This optimization is automatic. The optimizer detects EXPAND chains and propagates sip_sel bitmaps into the graph operation's extended node. During execution, the EXPAND opcode checks each source node against the SIP bitmap and skips it entirely if no neighbors can pass the downstream filter.
/* Without SIP: expand all 1M source nodes, then filter */
/* With SIP: skip source nodes that can't produce passing results */
ray_op_t* nbrs = ray_expand(g, src_nodes, rel, 0);
ray_op_t* pred = ray_lt(g, nbrs, ray_const_i64(g, 1000));
ray_op_t* result = ray_filter(g, nbrs, pred);
/* Optimizer automatically injects SIP bitmap on the EXPAND node */
Factorized Execution
Multi-hop graph expansions can produce enormous intermediate results (the cross-product of all paths). Rayforce avoids materializing these cross-products using factorized vectors (ray_fvec_t) and factorized tables (ray_ftable_t).

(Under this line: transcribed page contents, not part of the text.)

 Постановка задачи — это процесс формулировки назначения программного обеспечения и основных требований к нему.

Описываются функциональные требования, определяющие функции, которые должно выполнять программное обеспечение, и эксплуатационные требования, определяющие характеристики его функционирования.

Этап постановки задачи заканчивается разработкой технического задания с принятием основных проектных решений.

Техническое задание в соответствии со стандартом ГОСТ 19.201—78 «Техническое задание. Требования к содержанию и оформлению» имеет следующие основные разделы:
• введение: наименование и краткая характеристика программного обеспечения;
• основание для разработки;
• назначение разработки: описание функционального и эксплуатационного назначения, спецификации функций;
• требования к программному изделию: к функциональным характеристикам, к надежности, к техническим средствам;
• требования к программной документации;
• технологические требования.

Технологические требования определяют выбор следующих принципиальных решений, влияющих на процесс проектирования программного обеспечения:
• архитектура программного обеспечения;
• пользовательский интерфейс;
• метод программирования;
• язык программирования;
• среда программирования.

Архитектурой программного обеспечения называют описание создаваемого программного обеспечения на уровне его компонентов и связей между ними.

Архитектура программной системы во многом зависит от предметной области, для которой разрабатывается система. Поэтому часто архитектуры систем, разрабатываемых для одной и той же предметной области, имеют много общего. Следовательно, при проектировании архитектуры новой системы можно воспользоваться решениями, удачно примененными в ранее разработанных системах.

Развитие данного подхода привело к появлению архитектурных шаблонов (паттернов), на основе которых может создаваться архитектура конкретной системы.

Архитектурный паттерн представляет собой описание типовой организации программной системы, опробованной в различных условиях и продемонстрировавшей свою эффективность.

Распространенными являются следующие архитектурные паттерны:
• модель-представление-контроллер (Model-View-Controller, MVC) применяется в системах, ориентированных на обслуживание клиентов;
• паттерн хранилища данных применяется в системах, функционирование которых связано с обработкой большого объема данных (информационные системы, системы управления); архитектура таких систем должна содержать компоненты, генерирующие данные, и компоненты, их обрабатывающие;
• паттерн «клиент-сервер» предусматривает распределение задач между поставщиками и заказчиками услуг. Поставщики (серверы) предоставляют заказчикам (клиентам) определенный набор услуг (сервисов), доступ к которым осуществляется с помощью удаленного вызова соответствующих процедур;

/* Factorized vector: represents a column without materializing all rows */
typedef struct ray_fvec {
ray_t* vec; /* underlying ray_t vector */
int64_t cur_idx; /* >= 0: single value at index */
/* -1: full vector active */
int64_t cardinality; /* how many rows this represents */
} ray_fvec_t;
/* Factorized table: accumulation buffer for WCO joins */
typedef struct ray_ftable {
ray_fvec_t* columns; /* array of factorized vectors */
uint16_t n_cols;
int64_t n_tuples; /* factorized tuple count */
ray_t* semijoin; /* RAY_SEL bitmap of qualifying keys */
} ray_ftable_t;
When factorized = 1 is set on a graph op's extended node, the executor emits factorized output instead of flat vectors. The factorized representation keeps each expansion level as a separate vector with a cardinality multiplier, deferring materialization until the final result is needed (via ray_ftable_materialize).
Algorithm Summary
| Category | Opcode | Algorithm | Complexity |
|---|---|---|---|
| Traversal | OP_EXPAND | 1-hop CSR lookup | O(d) |
| Traversal | OP_VAR_EXPAND | BFS/DFS variable-length | O(V+E) |
| Traversal | OP_DFS | Depth-first search | O(V+E) |
| Traversal | OP_RANDOM_WALK | Random walk | O(L) |
| Shortest path | OP_SHORTEST_PATH | BFS | O(V+E) |
| Shortest path | OP_DIJKSTRA | Dijkstra (binary heap) | O((V+E) log V) |
| Shortest path | OP_ASTAR | A* with Haversine | O((V+E) log V) |
| Shortest path | OP_K_SHORTEST | Yen's algorithm | O(kV(V+E) log V) |
| Centrality | OP_PAGERANK | Iterative PageRank | O(I(V+E)) |
| Centrality | OP_DEGREE_CENT | Degree centrality | O(V) |
| Centrality | OP_BETWEENNESS | Brandes | O(VE) |
| Centrality | OP_CLOSENESS | Closeness centrality | O(VE) |
| Community | OP_LOUVAIN | Louvain modularity | O(V+E) |
| Community | OP_CONNECTED_COMP | Label propagation | O(V+E) |
| Community | OP_CLUSTER_COEFF | Local clustering | O(V*d^2) |
| Optimal join | OP_WCO_JOIN | Leapfrog TrieJoin | O(E^{3/2}) |
| Spanning | OP_MST | Kruskal | O(E log E) |
| Similarity | OP_COSINE_SIM | Cosine similarity | O(ND) |
| Similarity | OP_EUCLIDEAN_DIST | L2 distance | O(ND) |
| Similarity | OP_KNN | Brute-force KNN | O(ND + N log K) |
| Similarity | OP_HNSW_KNN | HNSW approximate KNN | O(D log N) |
| Ordering | OP_TOPSORT | Kahn's topological sort | O(V+E) |